The peasants were residents of Tepoztlan, a small town 35 miles south of Mexico City and a stone's throw from Zapata's birthplace. Some were his direct descendants, others were sons of the men who fought alongside him during the 1910-17 revolution.

They had been heading in a convoy of buses to the town of Cuernavaca, where Mexican President Ernesto Zedillo was giving a speech to mark the 77th anniversary of Zapata's death, traditionally a big day on the Mexican calendar. But the peasants had not gone to listen.

They had gone to protest against plans to build a golf course and tourism complex around Tepoztlan, one of Mexico's most picturesque Indian villages, which they said would ruin the landscape, endanger wildlife, use up scarce water supplies and desecrate pre-Columbian burial sites.

They had occupied the town of 13,000 since last September, erecting barbed wire barricades and taking over the town hall, after the developers began bulldozing the golf course to be designed by Jack Nicklaus's Golden Bear Course Management company. Local media billed the stand-off as the Golf War.

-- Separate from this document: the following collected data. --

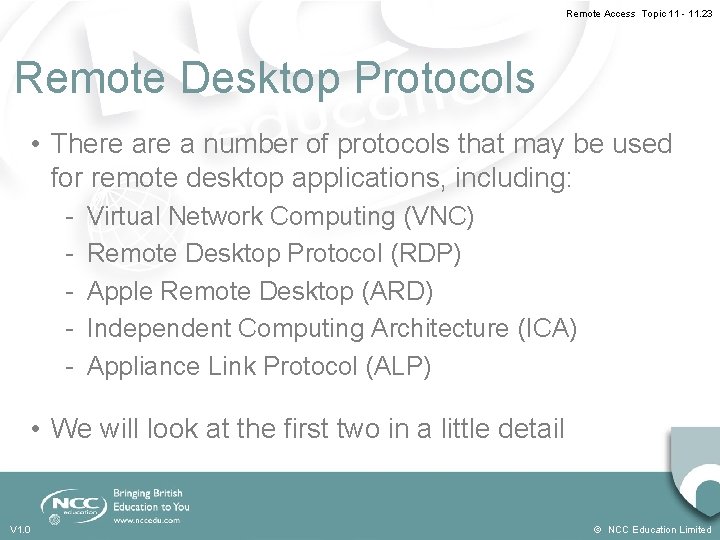 Remote Access Topic 11 - 11.23

Remote Desktop Protocols

• There are a number of protocols that may be used for remote desktop applications, including:
- Virtual Network Computing (VNC)
- Remote Desktop Protocol (RDP)
- Apple Remote Desktop (ARD)
- Independent Computing Architecture (ICA)
- Appliance Link Protocol (ALP)

• We will look at the first two in a little detail

NCC education

Bringing British Education to You
www.nccedu.com

V1.0

© NCC Education Limited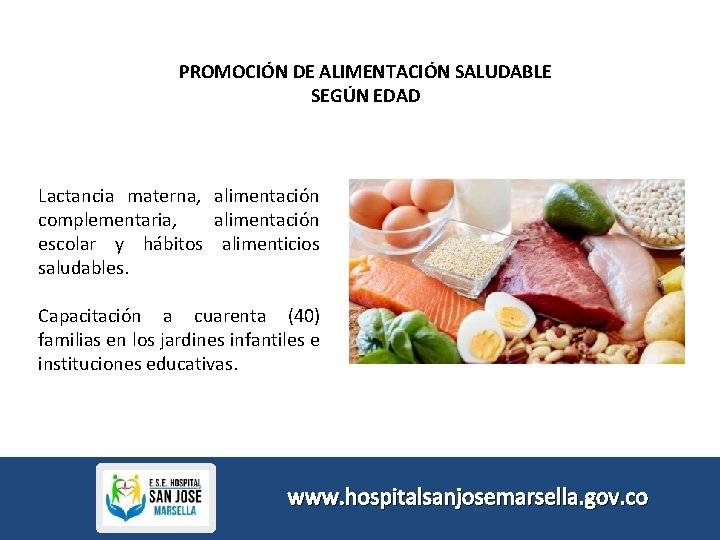 PROMOCIÓN DE ALIMENTACIÓN SALUDABLE
SEGÚN EDAD

Lactancia materna, alimentación complementaria, alimentación escolar y hábitos alimenticios saludables.

Capacitación a cuarenta (40) familias en los jardines infantiles e instituciones educativas.

E.S.E. HOSPITAL
SAN JOSE
MARSELLA

www.hospitalsanjosemarsella.gov.co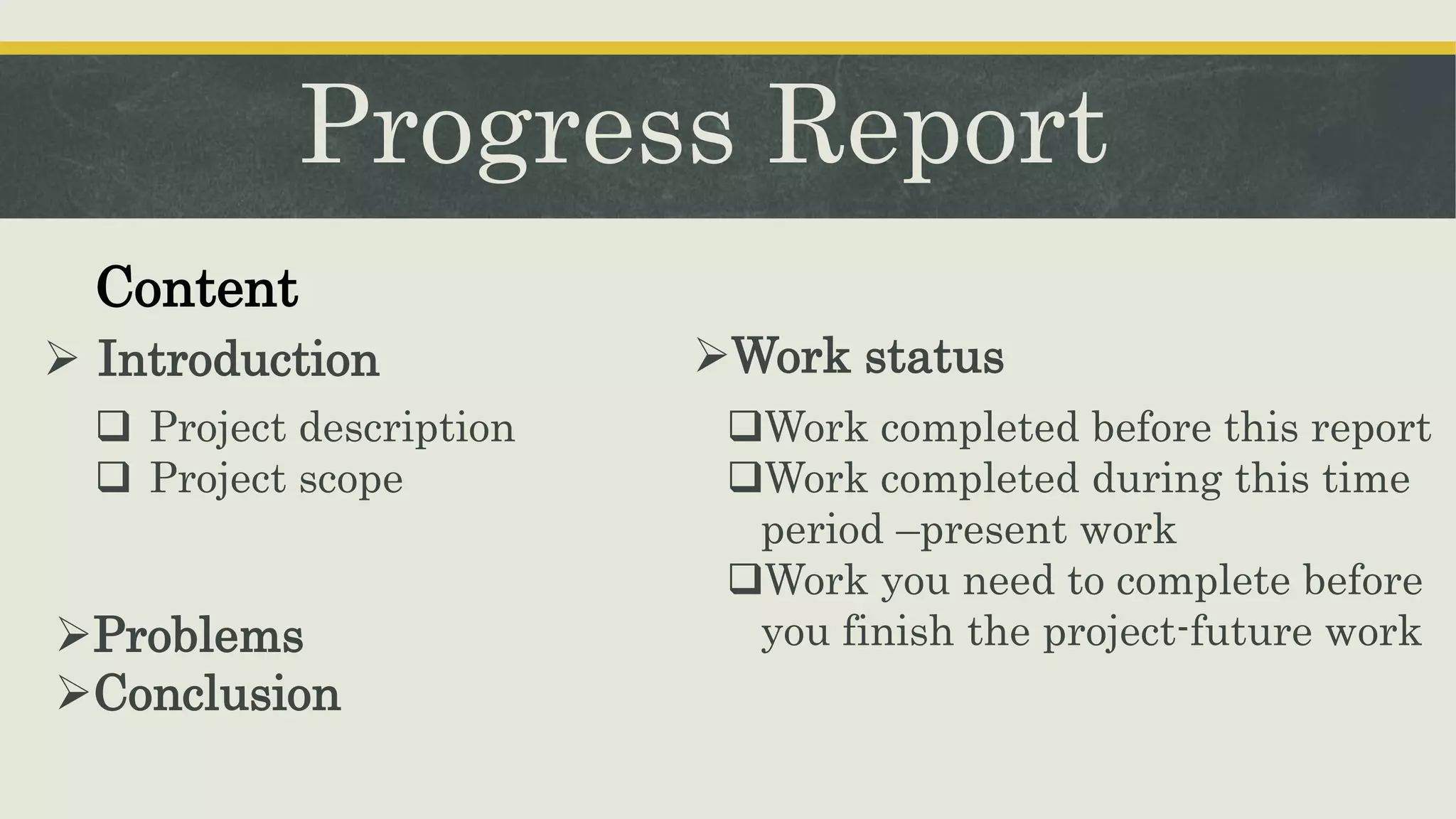 Progress Report

Content

➢ Introduction

❑ Project description
❑ Project scope

➢Problems
➢Conclusion

➢Work status

❑Work completed before this report
❑Work completed during this time period –present work
❑Work you need to complete before you finish the project-future work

To prevent the protesters reaching the president, policemen were dispatched to block their path at the town of Tlaltizapan. After news of a clash emerged, not for the first time in Mexico, the police insisted they had been unarmed and that the gunfire must have come from the peasants. An amateur video confirmed, however, that the police were armed and opened fire - demonstrating that Mr Zedillo still has some way to go in his pledge to improve his nation's human rights record. Six policemen have been charged with murder, 54 others with abuse of authority.

A 62-year-old Tepoztlan resident called Marcos Olmedo was killed in the gunfire but his fellow-protesters now bill him as a martyr who did not die in vain. At the weekend, saying the violence had undermined investors' confidence, the developers ceded to the locals and called off the golf project. "The conditions no longer exist that would guarantee our investment," said a spokesman for the Grupo KS investment company. "But the land is legally ours and we will not give it up, although we don't know what we will finally do with it."

That suggested the conflict may not be finally over. But after their victory, the peasants appear to have the bit between their teeth.

Demanding justice for the victims of the shooting, they have vowed "to fight on" until the state government of Morelos resigns. The Golf War may yet become the Golf Revolution.